Por Marcello Gadelha
Recentemente, a Segunda Turma do Supremo Tribunal Federal, por maioria de votos, concedeu Habeas Corpus (HC 164493) para reconhecer a suspeição do ex-juiz Sérgio Moro na condução da ação penal que condenou o ex-presidente Luiz Inácio Lula da Silva por corrupção passiva e lavagem de dinheiro referentes ao triplex em Guarujá (SP). A maioria do colegiado acompanhou o voto divergente do ministro Gilmar Mendes para determinar a anulação de todas as decisões de Sérgio Moro no caso do triplex do Guarujá, incluindo os atos praticados na fase anterior ao início do processo, por entender que ele agiu com parcialidade na condução do processo na 13ª Vara da Justiça Federal de Curitiba.
Cumpre asseverar que o direito a um julgamento isento, sem vícios, sem erros e imparcial, é basilar naquilo que o direito entende ser o dever da boa-fé processual no devido processo legal. A grosso modo, podemos afirmar que o juiz se torna suspeito quando se interessa por qualquer das partes.
Nestes termos, o Código de Processo Penal no art. 254, inciso IV, assevera que se o juiz tiver aconselhado qualquer das partes no processo em curso a posição de neutralidade e de equidistância entre os sujeitos processuais estará rompida. E neste sentido, possivelmente, antecipará já um verdadeiro pré-julgamento.
É compreensível que muitos que não orbitam no mundo jurídico tenham visto a decisão do STF de forma repugnante, a não perceber que havia vício no nascedouro processual. Assim, visando dirimir essa incompreensão, trago ao leitor um dos conceitos mais primitivos do direito, que é a descrição do Direito Natural no sentido daquilo que é justo.
Nas palavras de Jacques Leclercq, o Direito Natural seria o resultado dos princípios mais gerais sobre a ordem do mundo, usados para que se oponham aos governantes injustos.

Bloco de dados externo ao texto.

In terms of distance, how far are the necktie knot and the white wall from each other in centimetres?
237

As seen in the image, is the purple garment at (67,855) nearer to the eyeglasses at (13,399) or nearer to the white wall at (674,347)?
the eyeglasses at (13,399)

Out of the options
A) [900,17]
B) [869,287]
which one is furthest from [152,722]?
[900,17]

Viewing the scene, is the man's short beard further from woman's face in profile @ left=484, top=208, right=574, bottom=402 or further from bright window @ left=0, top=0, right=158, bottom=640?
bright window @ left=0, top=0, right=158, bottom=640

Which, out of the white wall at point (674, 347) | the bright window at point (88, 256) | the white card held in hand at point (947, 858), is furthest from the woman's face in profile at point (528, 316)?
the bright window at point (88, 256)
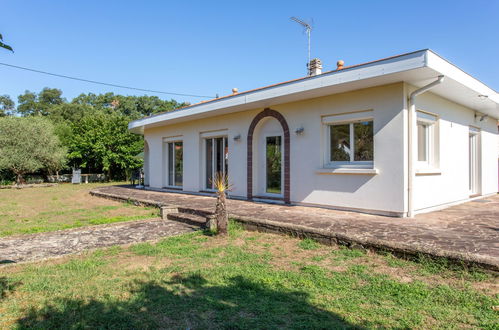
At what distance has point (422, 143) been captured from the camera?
28.5 feet

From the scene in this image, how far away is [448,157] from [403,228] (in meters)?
4.73

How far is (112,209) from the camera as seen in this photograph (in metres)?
10.8

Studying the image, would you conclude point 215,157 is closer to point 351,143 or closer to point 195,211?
point 195,211

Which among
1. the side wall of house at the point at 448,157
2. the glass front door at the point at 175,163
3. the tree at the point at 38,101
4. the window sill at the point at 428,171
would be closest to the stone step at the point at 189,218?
the side wall of house at the point at 448,157

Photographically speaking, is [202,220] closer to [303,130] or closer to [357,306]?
[303,130]

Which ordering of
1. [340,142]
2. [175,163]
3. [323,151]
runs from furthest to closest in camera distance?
[175,163] < [323,151] < [340,142]

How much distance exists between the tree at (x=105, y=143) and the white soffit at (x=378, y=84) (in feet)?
50.6

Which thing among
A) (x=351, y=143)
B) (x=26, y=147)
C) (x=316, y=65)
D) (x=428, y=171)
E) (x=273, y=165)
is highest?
(x=316, y=65)

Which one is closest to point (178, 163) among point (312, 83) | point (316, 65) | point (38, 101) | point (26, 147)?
point (316, 65)

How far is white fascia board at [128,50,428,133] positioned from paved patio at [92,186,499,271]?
3182 millimetres

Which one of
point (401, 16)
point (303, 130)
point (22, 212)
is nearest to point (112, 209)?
point (22, 212)

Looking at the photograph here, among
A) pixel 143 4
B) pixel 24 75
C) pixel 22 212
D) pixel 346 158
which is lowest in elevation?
pixel 22 212

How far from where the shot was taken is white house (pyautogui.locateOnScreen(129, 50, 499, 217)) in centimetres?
735

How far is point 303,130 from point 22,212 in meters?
9.39
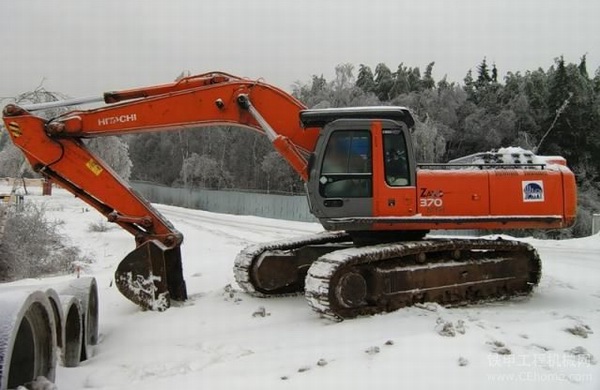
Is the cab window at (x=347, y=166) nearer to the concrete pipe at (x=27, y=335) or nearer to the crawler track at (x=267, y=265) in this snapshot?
the crawler track at (x=267, y=265)

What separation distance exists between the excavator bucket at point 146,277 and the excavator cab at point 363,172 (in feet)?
6.86

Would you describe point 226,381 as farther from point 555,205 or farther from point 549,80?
point 549,80

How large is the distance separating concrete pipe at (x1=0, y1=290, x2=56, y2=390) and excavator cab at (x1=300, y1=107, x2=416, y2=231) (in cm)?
367

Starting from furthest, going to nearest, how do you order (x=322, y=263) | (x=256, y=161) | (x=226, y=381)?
(x=256, y=161) < (x=322, y=263) < (x=226, y=381)

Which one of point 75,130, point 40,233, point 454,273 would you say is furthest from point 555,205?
point 40,233

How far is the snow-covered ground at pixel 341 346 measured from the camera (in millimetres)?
4527

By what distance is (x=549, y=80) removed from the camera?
44406 millimetres

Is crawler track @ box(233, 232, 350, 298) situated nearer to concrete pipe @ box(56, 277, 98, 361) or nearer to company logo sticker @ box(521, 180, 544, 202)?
concrete pipe @ box(56, 277, 98, 361)

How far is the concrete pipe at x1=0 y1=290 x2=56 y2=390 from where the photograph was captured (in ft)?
11.3

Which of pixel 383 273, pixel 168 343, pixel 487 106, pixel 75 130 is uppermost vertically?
pixel 487 106

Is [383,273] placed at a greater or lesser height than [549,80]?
lesser

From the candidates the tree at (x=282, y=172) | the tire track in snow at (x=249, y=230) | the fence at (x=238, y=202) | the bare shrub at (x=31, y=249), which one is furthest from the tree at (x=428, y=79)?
the bare shrub at (x=31, y=249)

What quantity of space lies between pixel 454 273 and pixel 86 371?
4.51 meters

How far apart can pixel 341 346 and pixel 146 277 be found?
9.73ft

As primeiras manifestações de jusnaturalismo são encontradas na Antiga Grécia. O Direito Natural da Antiguidade está presente em Platão e em Aristóteles. Este, por sinal, enquanto discípulo de Platão, foi também um teórico da justiça. A imparcialidade jurídica foi o modelo que adotou, juntamente com a objetividade da natureza.
Ao analisar o direito natural aristotélico, o filósofo Costas Douzinas sintetiza: “O direito natural reivindica a verdade da natureza contra o senso-comum e a dignidade do argumento e da dialética contra a banalidade e a opinião convencional.”
De maneira elucidativa, o natural na vida é sermos julgados com isenção e sem evidências de que houve algum tipo de benefício ou favorecimento a terceiro que venha a nos prejudicar.
Com efeito, a assertiva de que fazer justiça antes de mais nada requer fazer aquilo que os preceitos legais determinam, nem sempre se cristaliza diante da interpretação a que cada julgador exerce a julgar. Neste passo, ao se utilizar de uma lupa para se aplicar o direito, o grau da lente não deve e não pode distorcer o sentimento de justiça, pois nestes casos o justo torna-se ilegal.
Posto isto, há uma máxima que diz: a razão impõe que é melhor sofrer uma injustiça que cometê-la. Assim, diante do paciente que sofreu uma injustiça e daquele que a impôs, o justo, portanto, se restabeleceu.